> [Task objective]: Recast the records below as a two-column CSV with the columns text and answer, one row per record, starting with the line with "Perusing this photograph, upon" and going on through the end of the records. Put each value in a single quoted field with line breaks turned into spaces, and leave the pictures out.

Spatial relation data:
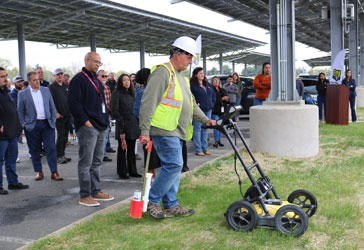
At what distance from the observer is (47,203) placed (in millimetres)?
6020

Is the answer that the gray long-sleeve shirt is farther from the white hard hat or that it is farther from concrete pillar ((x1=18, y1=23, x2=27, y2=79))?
concrete pillar ((x1=18, y1=23, x2=27, y2=79))

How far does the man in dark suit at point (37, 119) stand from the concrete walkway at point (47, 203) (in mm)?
507

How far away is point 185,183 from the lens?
649 centimetres

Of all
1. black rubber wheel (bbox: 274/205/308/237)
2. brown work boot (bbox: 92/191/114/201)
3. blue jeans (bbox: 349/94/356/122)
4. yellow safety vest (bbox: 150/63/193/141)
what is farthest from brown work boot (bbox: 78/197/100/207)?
blue jeans (bbox: 349/94/356/122)

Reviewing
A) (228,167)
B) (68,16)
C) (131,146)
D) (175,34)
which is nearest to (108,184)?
(131,146)

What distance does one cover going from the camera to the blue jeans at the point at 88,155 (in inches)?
217

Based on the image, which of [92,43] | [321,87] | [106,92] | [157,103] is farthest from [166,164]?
[92,43]

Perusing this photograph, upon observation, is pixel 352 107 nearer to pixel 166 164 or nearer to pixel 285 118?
pixel 285 118

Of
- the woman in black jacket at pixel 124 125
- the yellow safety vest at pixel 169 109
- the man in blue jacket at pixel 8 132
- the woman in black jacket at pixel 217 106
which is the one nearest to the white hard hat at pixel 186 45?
the yellow safety vest at pixel 169 109

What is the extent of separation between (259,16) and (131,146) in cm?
1608

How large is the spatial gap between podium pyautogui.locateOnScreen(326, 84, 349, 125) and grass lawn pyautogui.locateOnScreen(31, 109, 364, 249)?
284 inches

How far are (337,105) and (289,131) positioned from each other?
648 centimetres

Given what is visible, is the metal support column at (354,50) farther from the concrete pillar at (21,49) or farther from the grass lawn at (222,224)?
the grass lawn at (222,224)

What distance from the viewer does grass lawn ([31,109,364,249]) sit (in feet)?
13.0
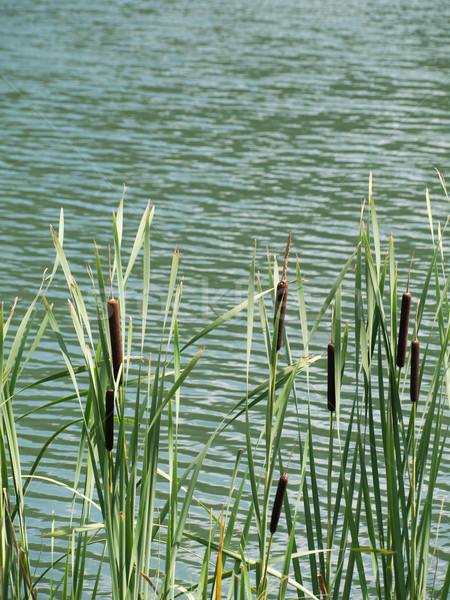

> [The response]:
text,answer
"Perusing this photograph, upon observation, is pixel 352 107 nearer to pixel 166 164 or nearer to pixel 285 118?","pixel 285 118"
"Of - the woman in black jacket at pixel 124 125 - the yellow safety vest at pixel 169 109 - the man in blue jacket at pixel 8 132 - the woman in black jacket at pixel 217 106 which is the one nearest to the white hard hat at pixel 186 45?","the yellow safety vest at pixel 169 109"
"What is the extent of separation between (259,16) and (131,146) in cm?","1608"
"How large is the spatial gap between podium pyautogui.locateOnScreen(326, 84, 349, 125) and grass lawn pyautogui.locateOnScreen(31, 109, 364, 249)?","284 inches"
"How far are (337,105) and (289,131) positioned from each other?","648 centimetres"
"Given what is visible, is the metal support column at (354,50) farther from the concrete pillar at (21,49) or farther from the grass lawn at (222,224)?","the grass lawn at (222,224)"
"What distance from the viewer does grass lawn ([31,109,364,249]) sit (in feet)?","13.0"